The Garners, a family of eight fleeing slavery in Kentucky in 1856, are an important example of a family stampede. Their story ended in tragedy when they were recaptured in Cincinnati. Instead of seeing her children returned to slavery, Margaret Garner killed her young daughter. Abolitionists used the event to highlight the horrors of slavery [4].

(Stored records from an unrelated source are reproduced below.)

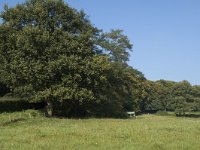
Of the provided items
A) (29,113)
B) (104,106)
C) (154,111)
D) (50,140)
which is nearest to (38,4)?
(29,113)

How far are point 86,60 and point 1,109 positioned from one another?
540 inches

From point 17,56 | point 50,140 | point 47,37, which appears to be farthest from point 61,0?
point 50,140

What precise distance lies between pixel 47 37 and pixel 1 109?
12501 mm

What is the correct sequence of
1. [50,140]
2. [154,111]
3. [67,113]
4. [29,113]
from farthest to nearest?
1. [154,111]
2. [67,113]
3. [29,113]
4. [50,140]

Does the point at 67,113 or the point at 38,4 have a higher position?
the point at 38,4

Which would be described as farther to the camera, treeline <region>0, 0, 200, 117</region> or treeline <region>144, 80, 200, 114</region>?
treeline <region>144, 80, 200, 114</region>

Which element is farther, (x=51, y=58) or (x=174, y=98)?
(x=174, y=98)

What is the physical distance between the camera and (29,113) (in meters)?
48.6

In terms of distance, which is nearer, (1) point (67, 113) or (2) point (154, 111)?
(1) point (67, 113)

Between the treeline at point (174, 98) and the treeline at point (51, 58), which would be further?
the treeline at point (174, 98)

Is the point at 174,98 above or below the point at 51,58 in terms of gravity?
above

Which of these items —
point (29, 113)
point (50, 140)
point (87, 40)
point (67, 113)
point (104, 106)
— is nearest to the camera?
point (50, 140)

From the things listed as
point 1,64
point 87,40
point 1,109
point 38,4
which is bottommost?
point 1,109

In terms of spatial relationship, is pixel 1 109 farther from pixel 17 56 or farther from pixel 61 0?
pixel 61 0
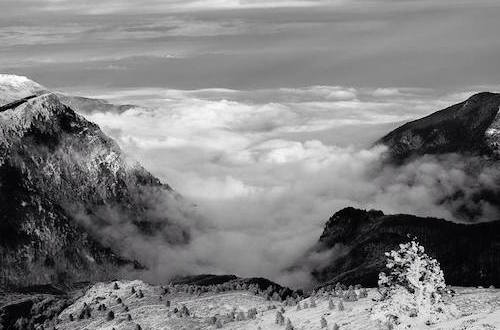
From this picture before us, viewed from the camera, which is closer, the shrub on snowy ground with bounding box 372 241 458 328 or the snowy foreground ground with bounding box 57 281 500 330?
the shrub on snowy ground with bounding box 372 241 458 328

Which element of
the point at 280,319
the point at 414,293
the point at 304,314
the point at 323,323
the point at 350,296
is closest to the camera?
the point at 414,293

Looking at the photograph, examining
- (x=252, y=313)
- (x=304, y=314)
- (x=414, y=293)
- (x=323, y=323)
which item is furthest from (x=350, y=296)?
(x=414, y=293)

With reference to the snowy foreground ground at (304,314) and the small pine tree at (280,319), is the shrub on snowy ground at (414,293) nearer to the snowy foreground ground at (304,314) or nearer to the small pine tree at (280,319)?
the snowy foreground ground at (304,314)

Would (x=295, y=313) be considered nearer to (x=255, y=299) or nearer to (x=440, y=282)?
(x=255, y=299)

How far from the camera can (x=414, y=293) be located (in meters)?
132

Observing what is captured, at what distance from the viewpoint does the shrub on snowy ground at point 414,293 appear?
13050 centimetres

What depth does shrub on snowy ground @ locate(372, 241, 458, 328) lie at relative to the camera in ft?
428

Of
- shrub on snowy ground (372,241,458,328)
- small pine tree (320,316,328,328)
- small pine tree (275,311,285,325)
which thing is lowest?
small pine tree (275,311,285,325)

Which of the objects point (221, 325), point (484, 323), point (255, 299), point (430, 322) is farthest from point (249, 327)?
point (484, 323)

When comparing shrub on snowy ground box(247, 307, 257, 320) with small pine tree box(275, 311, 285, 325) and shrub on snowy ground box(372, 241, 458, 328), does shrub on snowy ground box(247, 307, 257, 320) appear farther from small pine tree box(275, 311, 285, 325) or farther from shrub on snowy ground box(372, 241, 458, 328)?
shrub on snowy ground box(372, 241, 458, 328)

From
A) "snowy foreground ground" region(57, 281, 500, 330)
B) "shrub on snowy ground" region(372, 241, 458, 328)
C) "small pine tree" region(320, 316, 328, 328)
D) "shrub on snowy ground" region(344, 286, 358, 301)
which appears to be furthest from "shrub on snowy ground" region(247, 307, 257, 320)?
"shrub on snowy ground" region(372, 241, 458, 328)

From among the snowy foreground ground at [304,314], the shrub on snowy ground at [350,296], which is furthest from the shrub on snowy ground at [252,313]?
the shrub on snowy ground at [350,296]

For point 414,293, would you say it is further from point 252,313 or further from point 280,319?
point 252,313

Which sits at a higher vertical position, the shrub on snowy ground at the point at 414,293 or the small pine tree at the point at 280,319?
the shrub on snowy ground at the point at 414,293
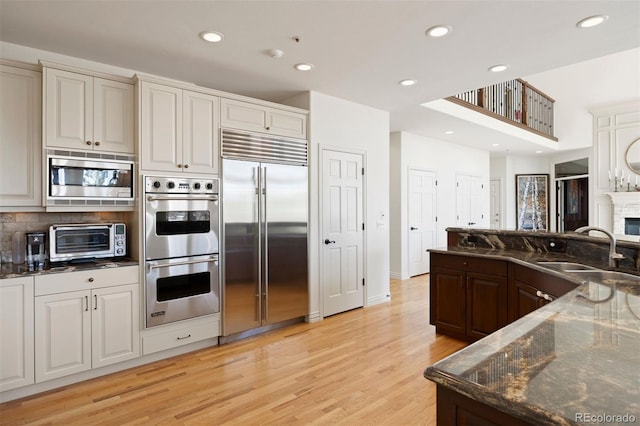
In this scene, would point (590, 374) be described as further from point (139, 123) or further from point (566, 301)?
point (139, 123)

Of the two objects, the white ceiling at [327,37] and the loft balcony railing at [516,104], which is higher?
the loft balcony railing at [516,104]

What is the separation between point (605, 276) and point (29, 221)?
428cm

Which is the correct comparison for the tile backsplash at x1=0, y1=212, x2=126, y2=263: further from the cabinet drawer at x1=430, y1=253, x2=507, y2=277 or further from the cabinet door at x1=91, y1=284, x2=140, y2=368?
the cabinet drawer at x1=430, y1=253, x2=507, y2=277

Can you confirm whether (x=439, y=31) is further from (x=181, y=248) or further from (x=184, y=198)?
(x=181, y=248)

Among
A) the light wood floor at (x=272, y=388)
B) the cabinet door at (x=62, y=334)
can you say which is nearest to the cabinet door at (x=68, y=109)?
the cabinet door at (x=62, y=334)

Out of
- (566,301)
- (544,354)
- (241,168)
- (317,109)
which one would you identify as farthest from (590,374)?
(317,109)

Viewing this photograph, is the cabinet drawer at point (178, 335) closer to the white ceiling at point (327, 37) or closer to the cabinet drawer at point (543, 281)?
the white ceiling at point (327, 37)

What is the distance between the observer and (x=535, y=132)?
290 inches

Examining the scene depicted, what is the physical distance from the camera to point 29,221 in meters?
2.88

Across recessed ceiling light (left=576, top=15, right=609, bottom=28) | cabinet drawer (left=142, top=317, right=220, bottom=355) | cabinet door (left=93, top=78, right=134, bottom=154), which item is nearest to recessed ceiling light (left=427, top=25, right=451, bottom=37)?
recessed ceiling light (left=576, top=15, right=609, bottom=28)

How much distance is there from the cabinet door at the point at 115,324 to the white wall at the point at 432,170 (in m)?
4.44

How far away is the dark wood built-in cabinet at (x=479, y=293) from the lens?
8.96ft

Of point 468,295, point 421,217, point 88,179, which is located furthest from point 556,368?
point 421,217

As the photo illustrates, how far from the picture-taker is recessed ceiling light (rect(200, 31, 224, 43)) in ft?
8.78
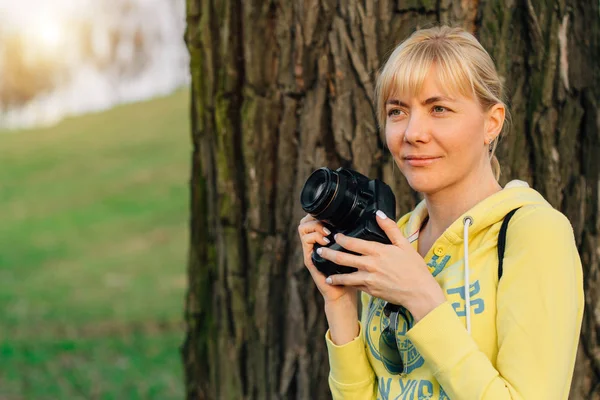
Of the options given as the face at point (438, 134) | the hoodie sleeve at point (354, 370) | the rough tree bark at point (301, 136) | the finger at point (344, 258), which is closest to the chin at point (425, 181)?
the face at point (438, 134)

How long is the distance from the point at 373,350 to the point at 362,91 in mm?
1012

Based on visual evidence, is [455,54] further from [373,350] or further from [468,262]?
[373,350]

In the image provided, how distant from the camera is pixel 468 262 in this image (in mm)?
1838

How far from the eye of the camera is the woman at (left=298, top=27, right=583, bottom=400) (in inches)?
66.7

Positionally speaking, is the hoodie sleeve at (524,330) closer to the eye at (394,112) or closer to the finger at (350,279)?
the finger at (350,279)

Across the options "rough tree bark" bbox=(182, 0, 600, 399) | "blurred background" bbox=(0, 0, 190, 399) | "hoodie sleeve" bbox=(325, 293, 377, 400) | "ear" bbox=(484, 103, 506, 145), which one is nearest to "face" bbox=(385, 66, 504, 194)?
"ear" bbox=(484, 103, 506, 145)

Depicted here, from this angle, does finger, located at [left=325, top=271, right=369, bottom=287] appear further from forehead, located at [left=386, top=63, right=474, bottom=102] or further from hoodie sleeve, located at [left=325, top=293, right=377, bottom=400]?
forehead, located at [left=386, top=63, right=474, bottom=102]

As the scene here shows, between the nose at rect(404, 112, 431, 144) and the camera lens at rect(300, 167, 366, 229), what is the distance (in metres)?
0.18

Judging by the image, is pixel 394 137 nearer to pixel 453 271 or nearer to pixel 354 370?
pixel 453 271

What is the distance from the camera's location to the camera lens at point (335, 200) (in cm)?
192

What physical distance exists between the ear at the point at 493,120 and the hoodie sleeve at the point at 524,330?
270mm

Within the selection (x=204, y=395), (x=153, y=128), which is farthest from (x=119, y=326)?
(x=153, y=128)

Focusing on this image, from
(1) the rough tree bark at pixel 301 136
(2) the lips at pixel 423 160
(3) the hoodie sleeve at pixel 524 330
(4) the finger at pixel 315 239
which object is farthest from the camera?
(1) the rough tree bark at pixel 301 136

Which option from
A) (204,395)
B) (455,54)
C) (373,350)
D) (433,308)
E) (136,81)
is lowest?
(136,81)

Other intriguing references to group escapes are less detailed. Bordewich notes massive numbers of enslaved people making a run to Canada in the days leading up to the Civil War. He writes that in April 1861, the “Detroit Daily Advertiser reported that 300 fugitives had passed through…[Detroit] en route to Canada within the previous few days, 190 of them on April 8 alone,”[5]. Despite all of these references to large groups or extended families escaping together, Bordewich does not use the term “slave stampedes,” nor even “group” or “mass” escape. He doesn’t seem to consider this as a separate category of analysis.  In addition for the particular interests of this project, Bordewich’s research is national in scope, meaning references to Missouri are quite limited. Yet overall, Bound for Canaan allows for a greater understanding of the inner workings of the Underground Railroad and paints a detailed portrait of the people behind the scenes. Although, the words “slave stampede” are not actually used, it brings forth untold stories of groups of enslaved freedom coming together in ways that deserve careful attention from this project.

 

 

[1] Fergus M. Bordewich. Bound for Canaan: The Underground Railroad and the War for the Soul of America (New York: HaperCollins Publishers Inc, 2005), 419-20.  NOTE: Later editions of Bordewich’s book use a different subtitle:  The Epic Story of the Underground Railroad, America’s First Civil Rights Movement.”

[2] Stanley Harrold, review of Bound for Canaan by Fergus M. Bordewich, Civil War History 52 (Sept. 2006): 310-12.